Biopics have been a dependable way for filmmakers to deliver a powerful story. There is always a set template attached with the biopics though. It’s either a rags to riches story or a cautionary tale about someone who fell from glory because of their vices. Which is the more interesting one? I feel the latter and yet there is a great warmth about an inspiring story where someone crossed great obstacles and tasted success. The new film The Hill is based on the life of baseball star Rickey Hill. With full access to all the intricate details about his life, this biopic has enough material to craft an inspiring story around his legacy. Rickey was born with a degenerative spine ailment and yet went on to be known as the ‘hardest hitter’ in baseball. He was a prodigy, but his career was cut short by his physical challenges. Overcoming obstacles and attaining glory are some of the features of sports biopics. Here, Rickey’s battles are more related to his faith than anything else.
Born in Texas, Rickey could only walk with his leg braces on. His father, James, a pastor, was a man with such devotion to God that he was willing to put his family through misery rather than compromise his sermon in church to appease his flock. They had to move from place to place because of this. Rickey, meanwhile, only had two real interests: the Bible and baseball! It’s not hard to guess which road James wanted him to take. There is the first major conflict in the film. Father-son tropes usually make for intriguing plotlines, and the same is the case here. Dennis Quaid as James Hill is perfect in the role of a Southern authoritarian father from the 1950s. The adult Rickey Hill, played by Colin Ford, goes against his father’s wishes to pursue his dream. There is a great warmth in everyone’s performances, but it borders on being too simplistic. The plot has a paint-by-numbers quality. Now, that doesn’t mean it’s all too tiring. It just means that the story is not given a chance to venture into any unexpected territory. The makers had a great story with a lot of heart. They cast great actors, and voila, the film was ready to be made. Familiarity with this genre would be someone’s biggest enemy to enjoying this film. The movie is well made, but the beats are so well known, and the film does very little to distinguish itself from other biopic templates to stand out.

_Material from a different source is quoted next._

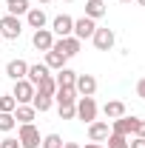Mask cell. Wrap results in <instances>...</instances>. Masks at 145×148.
I'll return each mask as SVG.
<instances>
[{"mask_svg":"<svg viewBox=\"0 0 145 148\" xmlns=\"http://www.w3.org/2000/svg\"><path fill=\"white\" fill-rule=\"evenodd\" d=\"M80 46H83V40H77L74 34H68V37L54 40V46H51V49H54V51H60V54L68 60V57H77V54H80Z\"/></svg>","mask_w":145,"mask_h":148,"instance_id":"cell-5","label":"cell"},{"mask_svg":"<svg viewBox=\"0 0 145 148\" xmlns=\"http://www.w3.org/2000/svg\"><path fill=\"white\" fill-rule=\"evenodd\" d=\"M26 23L37 32V29H46L49 17H46V12H43V9H29V12H26Z\"/></svg>","mask_w":145,"mask_h":148,"instance_id":"cell-15","label":"cell"},{"mask_svg":"<svg viewBox=\"0 0 145 148\" xmlns=\"http://www.w3.org/2000/svg\"><path fill=\"white\" fill-rule=\"evenodd\" d=\"M137 137H145V120H142V125H140V134Z\"/></svg>","mask_w":145,"mask_h":148,"instance_id":"cell-34","label":"cell"},{"mask_svg":"<svg viewBox=\"0 0 145 148\" xmlns=\"http://www.w3.org/2000/svg\"><path fill=\"white\" fill-rule=\"evenodd\" d=\"M85 148H105V145H100V143H88Z\"/></svg>","mask_w":145,"mask_h":148,"instance_id":"cell-35","label":"cell"},{"mask_svg":"<svg viewBox=\"0 0 145 148\" xmlns=\"http://www.w3.org/2000/svg\"><path fill=\"white\" fill-rule=\"evenodd\" d=\"M105 12H108V6H105L103 0H88V3H85V17H91V20L103 17Z\"/></svg>","mask_w":145,"mask_h":148,"instance_id":"cell-20","label":"cell"},{"mask_svg":"<svg viewBox=\"0 0 145 148\" xmlns=\"http://www.w3.org/2000/svg\"><path fill=\"white\" fill-rule=\"evenodd\" d=\"M51 34H57V37L74 34V20L68 17V14H57V17L51 20Z\"/></svg>","mask_w":145,"mask_h":148,"instance_id":"cell-11","label":"cell"},{"mask_svg":"<svg viewBox=\"0 0 145 148\" xmlns=\"http://www.w3.org/2000/svg\"><path fill=\"white\" fill-rule=\"evenodd\" d=\"M137 94H140V97H142V100H145V77H142V80H140V83H137Z\"/></svg>","mask_w":145,"mask_h":148,"instance_id":"cell-32","label":"cell"},{"mask_svg":"<svg viewBox=\"0 0 145 148\" xmlns=\"http://www.w3.org/2000/svg\"><path fill=\"white\" fill-rule=\"evenodd\" d=\"M26 74H29V63H26V60H9V63H6V77H9V80H14V83H17V80H26Z\"/></svg>","mask_w":145,"mask_h":148,"instance_id":"cell-12","label":"cell"},{"mask_svg":"<svg viewBox=\"0 0 145 148\" xmlns=\"http://www.w3.org/2000/svg\"><path fill=\"white\" fill-rule=\"evenodd\" d=\"M66 3H74V0H66Z\"/></svg>","mask_w":145,"mask_h":148,"instance_id":"cell-39","label":"cell"},{"mask_svg":"<svg viewBox=\"0 0 145 148\" xmlns=\"http://www.w3.org/2000/svg\"><path fill=\"white\" fill-rule=\"evenodd\" d=\"M103 114H105L108 120H120V117H125V114H128V108H125L122 100H108V103L103 106Z\"/></svg>","mask_w":145,"mask_h":148,"instance_id":"cell-14","label":"cell"},{"mask_svg":"<svg viewBox=\"0 0 145 148\" xmlns=\"http://www.w3.org/2000/svg\"><path fill=\"white\" fill-rule=\"evenodd\" d=\"M31 46H34L37 51H51V46H54L51 29H37L34 34H31Z\"/></svg>","mask_w":145,"mask_h":148,"instance_id":"cell-10","label":"cell"},{"mask_svg":"<svg viewBox=\"0 0 145 148\" xmlns=\"http://www.w3.org/2000/svg\"><path fill=\"white\" fill-rule=\"evenodd\" d=\"M12 97L17 100V106H31L34 86H31L29 80H17V83H14V91H12Z\"/></svg>","mask_w":145,"mask_h":148,"instance_id":"cell-7","label":"cell"},{"mask_svg":"<svg viewBox=\"0 0 145 148\" xmlns=\"http://www.w3.org/2000/svg\"><path fill=\"white\" fill-rule=\"evenodd\" d=\"M17 140H20V148H40V143H43V137H40V131L34 128V123L20 125Z\"/></svg>","mask_w":145,"mask_h":148,"instance_id":"cell-4","label":"cell"},{"mask_svg":"<svg viewBox=\"0 0 145 148\" xmlns=\"http://www.w3.org/2000/svg\"><path fill=\"white\" fill-rule=\"evenodd\" d=\"M108 134H111V128H108L105 120H94V123H88V140H91V143H103Z\"/></svg>","mask_w":145,"mask_h":148,"instance_id":"cell-13","label":"cell"},{"mask_svg":"<svg viewBox=\"0 0 145 148\" xmlns=\"http://www.w3.org/2000/svg\"><path fill=\"white\" fill-rule=\"evenodd\" d=\"M46 74H49V66H46V63H34V66H29V74H26V80H29L31 86H37V83H40Z\"/></svg>","mask_w":145,"mask_h":148,"instance_id":"cell-19","label":"cell"},{"mask_svg":"<svg viewBox=\"0 0 145 148\" xmlns=\"http://www.w3.org/2000/svg\"><path fill=\"white\" fill-rule=\"evenodd\" d=\"M34 117H37L34 106H17V108H14V120H17V125H26V123H34Z\"/></svg>","mask_w":145,"mask_h":148,"instance_id":"cell-17","label":"cell"},{"mask_svg":"<svg viewBox=\"0 0 145 148\" xmlns=\"http://www.w3.org/2000/svg\"><path fill=\"white\" fill-rule=\"evenodd\" d=\"M74 91L80 94V97H94V91H97V80H94V74H77V80H74Z\"/></svg>","mask_w":145,"mask_h":148,"instance_id":"cell-8","label":"cell"},{"mask_svg":"<svg viewBox=\"0 0 145 148\" xmlns=\"http://www.w3.org/2000/svg\"><path fill=\"white\" fill-rule=\"evenodd\" d=\"M60 111V120H74L77 117V103H66V106H57Z\"/></svg>","mask_w":145,"mask_h":148,"instance_id":"cell-28","label":"cell"},{"mask_svg":"<svg viewBox=\"0 0 145 148\" xmlns=\"http://www.w3.org/2000/svg\"><path fill=\"white\" fill-rule=\"evenodd\" d=\"M105 143H108V148H128V137L114 134V131H111L108 137H105Z\"/></svg>","mask_w":145,"mask_h":148,"instance_id":"cell-27","label":"cell"},{"mask_svg":"<svg viewBox=\"0 0 145 148\" xmlns=\"http://www.w3.org/2000/svg\"><path fill=\"white\" fill-rule=\"evenodd\" d=\"M37 3H51V0H37Z\"/></svg>","mask_w":145,"mask_h":148,"instance_id":"cell-36","label":"cell"},{"mask_svg":"<svg viewBox=\"0 0 145 148\" xmlns=\"http://www.w3.org/2000/svg\"><path fill=\"white\" fill-rule=\"evenodd\" d=\"M40 148H63V137L60 134H46L43 143H40Z\"/></svg>","mask_w":145,"mask_h":148,"instance_id":"cell-29","label":"cell"},{"mask_svg":"<svg viewBox=\"0 0 145 148\" xmlns=\"http://www.w3.org/2000/svg\"><path fill=\"white\" fill-rule=\"evenodd\" d=\"M34 88H37L40 94H49V97H54V94H57V83H54V77H51V74H46V77L37 83Z\"/></svg>","mask_w":145,"mask_h":148,"instance_id":"cell-23","label":"cell"},{"mask_svg":"<svg viewBox=\"0 0 145 148\" xmlns=\"http://www.w3.org/2000/svg\"><path fill=\"white\" fill-rule=\"evenodd\" d=\"M0 43H3V34H0Z\"/></svg>","mask_w":145,"mask_h":148,"instance_id":"cell-40","label":"cell"},{"mask_svg":"<svg viewBox=\"0 0 145 148\" xmlns=\"http://www.w3.org/2000/svg\"><path fill=\"white\" fill-rule=\"evenodd\" d=\"M114 40H117L114 32H111V29H100V26H97V32L91 37V43H94L97 51H111V49H114Z\"/></svg>","mask_w":145,"mask_h":148,"instance_id":"cell-6","label":"cell"},{"mask_svg":"<svg viewBox=\"0 0 145 148\" xmlns=\"http://www.w3.org/2000/svg\"><path fill=\"white\" fill-rule=\"evenodd\" d=\"M128 148H145V137H134V140L128 143Z\"/></svg>","mask_w":145,"mask_h":148,"instance_id":"cell-31","label":"cell"},{"mask_svg":"<svg viewBox=\"0 0 145 148\" xmlns=\"http://www.w3.org/2000/svg\"><path fill=\"white\" fill-rule=\"evenodd\" d=\"M6 6H9V14H14V17H20V14H26L31 6H29V0H6Z\"/></svg>","mask_w":145,"mask_h":148,"instance_id":"cell-24","label":"cell"},{"mask_svg":"<svg viewBox=\"0 0 145 148\" xmlns=\"http://www.w3.org/2000/svg\"><path fill=\"white\" fill-rule=\"evenodd\" d=\"M0 148H20V140H14V137H6V140H0Z\"/></svg>","mask_w":145,"mask_h":148,"instance_id":"cell-30","label":"cell"},{"mask_svg":"<svg viewBox=\"0 0 145 148\" xmlns=\"http://www.w3.org/2000/svg\"><path fill=\"white\" fill-rule=\"evenodd\" d=\"M120 3H131V0H120Z\"/></svg>","mask_w":145,"mask_h":148,"instance_id":"cell-38","label":"cell"},{"mask_svg":"<svg viewBox=\"0 0 145 148\" xmlns=\"http://www.w3.org/2000/svg\"><path fill=\"white\" fill-rule=\"evenodd\" d=\"M31 106H34V111H40V114H43V111H49L51 106H54V97H49V94H40V91L34 88V97H31Z\"/></svg>","mask_w":145,"mask_h":148,"instance_id":"cell-18","label":"cell"},{"mask_svg":"<svg viewBox=\"0 0 145 148\" xmlns=\"http://www.w3.org/2000/svg\"><path fill=\"white\" fill-rule=\"evenodd\" d=\"M63 148H83L80 143H63Z\"/></svg>","mask_w":145,"mask_h":148,"instance_id":"cell-33","label":"cell"},{"mask_svg":"<svg viewBox=\"0 0 145 148\" xmlns=\"http://www.w3.org/2000/svg\"><path fill=\"white\" fill-rule=\"evenodd\" d=\"M14 125H17L14 114H6V111H0V131H3V134H9V131H14Z\"/></svg>","mask_w":145,"mask_h":148,"instance_id":"cell-25","label":"cell"},{"mask_svg":"<svg viewBox=\"0 0 145 148\" xmlns=\"http://www.w3.org/2000/svg\"><path fill=\"white\" fill-rule=\"evenodd\" d=\"M74 80H77V71H71V69H60L54 77L57 88H66V86H74Z\"/></svg>","mask_w":145,"mask_h":148,"instance_id":"cell-22","label":"cell"},{"mask_svg":"<svg viewBox=\"0 0 145 148\" xmlns=\"http://www.w3.org/2000/svg\"><path fill=\"white\" fill-rule=\"evenodd\" d=\"M0 34H3V40H17L23 34V20L14 14H3L0 17Z\"/></svg>","mask_w":145,"mask_h":148,"instance_id":"cell-2","label":"cell"},{"mask_svg":"<svg viewBox=\"0 0 145 148\" xmlns=\"http://www.w3.org/2000/svg\"><path fill=\"white\" fill-rule=\"evenodd\" d=\"M17 108V100L12 97V94H0V111H6V114H14Z\"/></svg>","mask_w":145,"mask_h":148,"instance_id":"cell-26","label":"cell"},{"mask_svg":"<svg viewBox=\"0 0 145 148\" xmlns=\"http://www.w3.org/2000/svg\"><path fill=\"white\" fill-rule=\"evenodd\" d=\"M140 125H142V120L140 117H120V120H111V131L114 134H122V137H137L140 134Z\"/></svg>","mask_w":145,"mask_h":148,"instance_id":"cell-1","label":"cell"},{"mask_svg":"<svg viewBox=\"0 0 145 148\" xmlns=\"http://www.w3.org/2000/svg\"><path fill=\"white\" fill-rule=\"evenodd\" d=\"M97 100L94 97H77V120H83L85 125L97 120Z\"/></svg>","mask_w":145,"mask_h":148,"instance_id":"cell-3","label":"cell"},{"mask_svg":"<svg viewBox=\"0 0 145 148\" xmlns=\"http://www.w3.org/2000/svg\"><path fill=\"white\" fill-rule=\"evenodd\" d=\"M43 54H46V60H43V63L49 66V71H60V69H66V57L60 54V51H54V49H51V51H43Z\"/></svg>","mask_w":145,"mask_h":148,"instance_id":"cell-16","label":"cell"},{"mask_svg":"<svg viewBox=\"0 0 145 148\" xmlns=\"http://www.w3.org/2000/svg\"><path fill=\"white\" fill-rule=\"evenodd\" d=\"M94 32H97V23H94L91 17L83 14L80 20H74V37H77V40H91Z\"/></svg>","mask_w":145,"mask_h":148,"instance_id":"cell-9","label":"cell"},{"mask_svg":"<svg viewBox=\"0 0 145 148\" xmlns=\"http://www.w3.org/2000/svg\"><path fill=\"white\" fill-rule=\"evenodd\" d=\"M137 3H140V6H145V0H137Z\"/></svg>","mask_w":145,"mask_h":148,"instance_id":"cell-37","label":"cell"},{"mask_svg":"<svg viewBox=\"0 0 145 148\" xmlns=\"http://www.w3.org/2000/svg\"><path fill=\"white\" fill-rule=\"evenodd\" d=\"M77 97H80V94L74 91V86H66V88H57V94H54L57 106H66V103H77Z\"/></svg>","mask_w":145,"mask_h":148,"instance_id":"cell-21","label":"cell"}]
</instances>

Dennis Quaid shines in the role. He ages badly in the movie, but I didn’t find a single moment where he wasn’t listening or wasn’t present. He plays the pastor with bottled vigor. The constant test of faith and what it does to him over time are there in his eyes. His love for his family is portrayed in a manner that really brings out the spirit of a Christian authoritarian father. The young Rickey Hill is played by Jesse Berry, who has a never-say-never attitude, which lends very nicely to the character. The adult Rickey is where the issues lie. Colin tries hard to bring an unparalleled passion to playing baseball, but neither the editing nor the direction help him in his performance. He just becomes ‘the lead’ of the film. When that happens, the rough edges have to be smoothed out, as they had to be done in this film as well.
The latter part of the movie is where the film really started to lose momentum. Every piece of information had to be given through dialogue. That’s a clear indication that the characters were not as nicely set up for the third act as the makers wanted. They lost their flavor and became a mouthpiece for explaining the plot. Apart from Quaid and Colin, all the rest of the characters have very little to do. There are moments where each one of them gets to be the ‘scene-stealer’ but that seems just too convenient. There was no real attempt to have everybody be an important part of every scene. The script stuck to a tested and verified template, which is why the performances suffered.
There is a romantic scene, then there is a poignant father-son scene, and then the wife gets to have her say. Everything is like clockwork. As I said, if there is little to no familiarity with the genre, then the movie will not distract you from the story with its checklist-type progression of scenes. It isn’t that the movie didn’t have scope to be a little off the charts somewhere. There was a moment with Dennis Quaid where the character’s fate, as being the typical good or bad parent, was to be decided. I really thought he was going to be pinned down as the ‘villain’ of the story, and the scene moved towards making him into one. But at the very last moment, it backed out. The film has no villains, even though you might think that the baseball scout Red Murff, played by Scott Glenn, is. The villain is Rickey’s body in a way, which gets beaten up and has to be conquered by his mind ultimately, ensuring he gets to live his dream.
Jeff Celentano’s The Hill brings the story of legendary Rickey Hill to screen and gives it a well-rounded shape with no real twists and turns. It seems there is an apprehension to show a negative aspect of Rickey’s life that he had to overcome. It was always supposed to be his deteriorating body. The movie was really about faith. Rickey’s internal battle initially was to make a choice between God and baseball, and he had to make his father understand that he had found God in baseball. The swing of the bat brought him closer to the spirit he believed in. This test of faith was a key ingredient in giving the film a sincere quality. The narrative style and pacing may have tried to dilute this aspect, but the performances, especially by Dennis Quaid, really bring this quality to every scene, right through to the end. Watch it if you are in the mood to see an inspiring story whose beats might feel quite familiar. If you get immersed in it and are not taken out of the film by the dialogue in the third act, you might forget everything else and just marvel over the unbreakable human spirit, which should always be cinema’s goal.